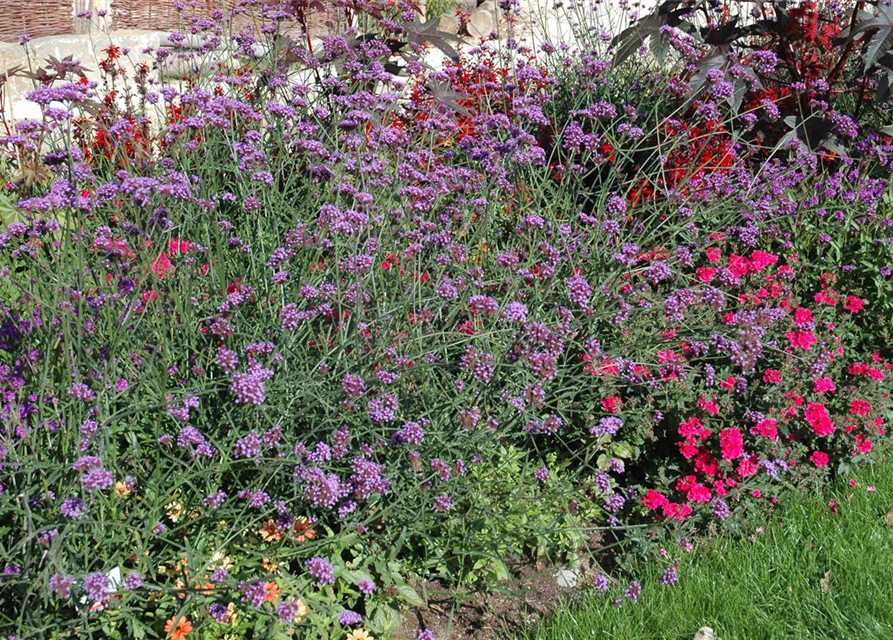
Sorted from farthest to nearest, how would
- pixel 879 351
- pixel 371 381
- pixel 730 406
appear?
pixel 879 351 → pixel 730 406 → pixel 371 381

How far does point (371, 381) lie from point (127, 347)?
69 cm

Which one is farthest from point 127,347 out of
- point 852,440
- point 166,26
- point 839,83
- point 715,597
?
point 166,26

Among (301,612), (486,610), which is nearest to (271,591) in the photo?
(301,612)

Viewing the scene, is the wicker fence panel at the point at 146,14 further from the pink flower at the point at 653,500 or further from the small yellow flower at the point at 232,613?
the small yellow flower at the point at 232,613

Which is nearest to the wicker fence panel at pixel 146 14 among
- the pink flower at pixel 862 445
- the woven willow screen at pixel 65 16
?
the woven willow screen at pixel 65 16

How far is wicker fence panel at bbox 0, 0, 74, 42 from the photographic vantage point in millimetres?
9477

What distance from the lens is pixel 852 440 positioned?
3.18m

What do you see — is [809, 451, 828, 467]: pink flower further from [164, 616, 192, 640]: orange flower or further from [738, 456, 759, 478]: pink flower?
[164, 616, 192, 640]: orange flower

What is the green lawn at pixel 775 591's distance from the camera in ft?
8.25

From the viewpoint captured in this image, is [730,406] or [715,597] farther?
[730,406]

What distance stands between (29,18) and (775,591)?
967 centimetres

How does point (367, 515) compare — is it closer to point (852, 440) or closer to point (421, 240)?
point (421, 240)

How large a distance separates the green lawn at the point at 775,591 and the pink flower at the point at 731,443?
11.2 inches

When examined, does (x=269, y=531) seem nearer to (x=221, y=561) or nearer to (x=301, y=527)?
(x=301, y=527)
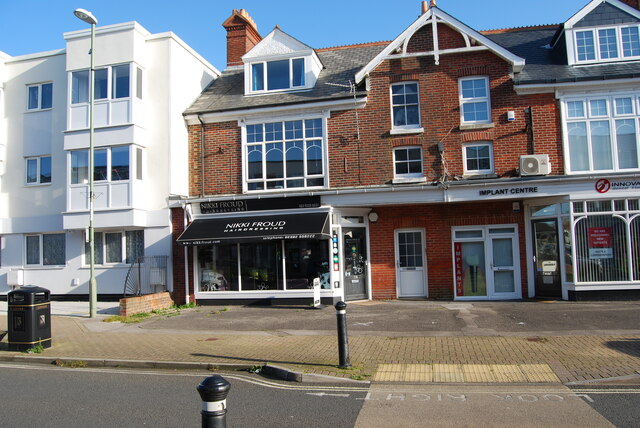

########

## Requirement
Arrange the rows from the line with "How far is wicker" to the line with "967 centimetres" as a two-column CSV with the header input,output, one record per row giving its text and its answer. Put each value in a double-quoted field and replace any line breaks with spaces.

## Solution to the problem
input,output
"How far is wicker fence panel at bbox 0, 0, 74, 42 from the photographic vantage point in millimetres?","9477"
"What distance from the lens is pixel 852 440 positioned?","3.18m"
"What do you see — is [809, 451, 828, 467]: pink flower further from [164, 616, 192, 640]: orange flower or further from [738, 456, 759, 478]: pink flower?","[164, 616, 192, 640]: orange flower"
"What is the green lawn at pixel 775 591's distance from the camera in ft?","8.25"
"From the viewpoint captured in this image, is [730,406] or [715,597] farther?","[730,406]"
"What distance stands between (29,18) and (775,591)?","967 centimetres"